● Page text
Air taxis: A wide range of concepts are on approach

More than 100 companies worldwide are working on air taxis. Their concepts vary considerably in their use cases and their technical details. Six approaches.

04.2020 | Text: Denis Dilba

Denis Dilba holds a degree in mechatronics, is a graduate of the German School of Journalism, and founded the “Substanz” digital science magazine. He writes articles about a wide variety of technical and business themes.


The race for the airspace beneath the clouds is well underway: almost daily, we hear stories about start-ups and older companies alike claiming to have developed an air taxi (usually fully electric and autonomous) that is on the cusp of breaking through. Often these reports are exaggerated, and many blueprints are destined to return to the drawer they came from—but the sheer variety of different projects is leading experts and other observers to believe that it won’t be long before the first air taxis are ready for service. A current study by management consulting firm Horváth & Partners, for example, is founded on the assumption that air taxis will already be carrying passengers on initial, defined routes in big cities as early as 2025. Indeed, test operations are expected to begin in just a few months’ time. However, use of the small aircraft need not be restricted to congested metropolises: companies also see useful application scenarios in areas where the infrastructure is not as well developed, such as islands and mountain regions. In short, wherever a direct route through the air saves a lot of time. Companies can smell a big business opportunity. Analysts from Morgan Stanley Research estimate that the market for autonomous air taxis could reach 1.36 trillion euros by 2040. It remains to be seen which concepts will have proved successful by then. MTU ­AEROREPORT presents six representative development approaches.

Cora: The vertical takeoff aircraft has 12 rotors on its wings that span 11 meters. Since 2017, the Cora self-flying air taxi has completed over 1,000 test flights.

Cora by Wisk: Founded in 2019, Wisk is a joint venture between airframer Boeing and start-up Kitty Hawk.

● Task brief
Reproduce the air taxi article above word for word, from its headline through its last line.

● Dataset extract
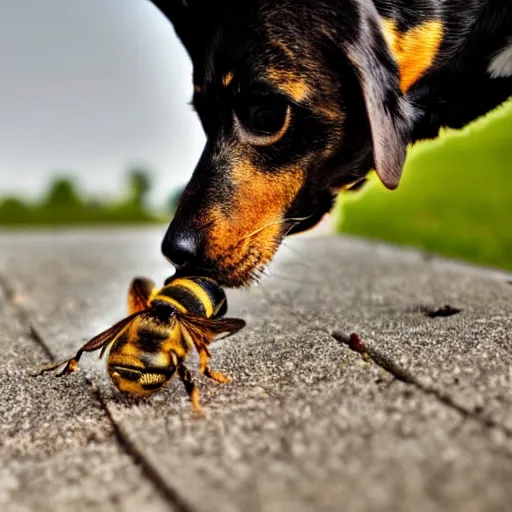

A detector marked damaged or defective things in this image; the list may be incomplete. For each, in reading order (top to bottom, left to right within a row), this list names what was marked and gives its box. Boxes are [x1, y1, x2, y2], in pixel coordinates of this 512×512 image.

crack in pavement [0, 276, 193, 512]
crack in pavement [330, 330, 512, 442]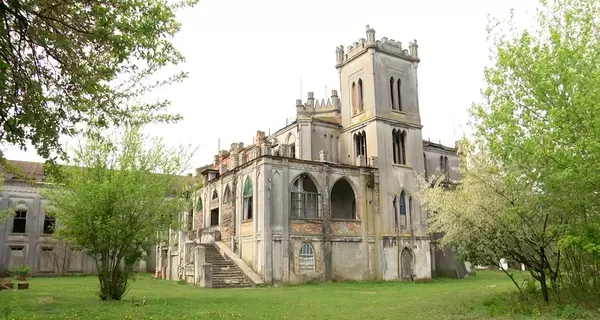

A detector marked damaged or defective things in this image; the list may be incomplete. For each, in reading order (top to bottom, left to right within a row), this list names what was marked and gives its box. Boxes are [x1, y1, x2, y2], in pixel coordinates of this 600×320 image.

● Reply
Air taxis: A wide range of concepts are on approach

More than 100 companies worldwide are working on air taxis. Their concepts vary considerably in their use cases and their technical details. Six approaches.

04.2020 | Text: Denis Dilba

Denis Dilba holds a degree in mechatronics, is a graduate of the German School of Journalism, and founded the “Substanz” digital science magazine. He writes articles about a wide variety of technical and business themes.


The race for the airspace beneath the clouds is well underway: almost daily, we hear stories about start-ups and older companies alike claiming to have developed an air taxi (usually fully electric and autonomous) that is on the cusp of breaking through. Often these reports are exaggerated, and many blueprints are destined to return to the drawer they came from—but the sheer variety of different projects is leading experts and other observers to believe that it won’t be long before the first air taxis are ready for service. A current study by management consulting firm Horváth & Partners, for example, is founded on the assumption that air taxis will already be carrying passengers on initial, defined routes in big cities as early as 2025. Indeed, test operations are expected to begin in just a few months’ time. However, use of the small aircraft need not be restricted to congested metropolises: companies also see useful application scenarios in areas where the infrastructure is not as well developed, such as islands and mountain regions. In short, wherever a direct route through the air saves a lot of time. Companies can smell a big business opportunity. Analysts from Morgan Stanley Research estimate that the market for autonomous air taxis could reach 1.36 trillion euros by 2040. It remains to be seen which concepts will have proved successful by then. MTU ­AEROREPORT presents six representative development approaches.

Cora: The vertical takeoff aircraft has 12 rotors on its wings that span 11 meters. Since 2017, the Cora self-flying air taxi has completed over 1,000 test flights.

Cora by Wisk: Founded in 2019, Wisk is a joint venture between airframer Boeing and start-up Kitty Hawk.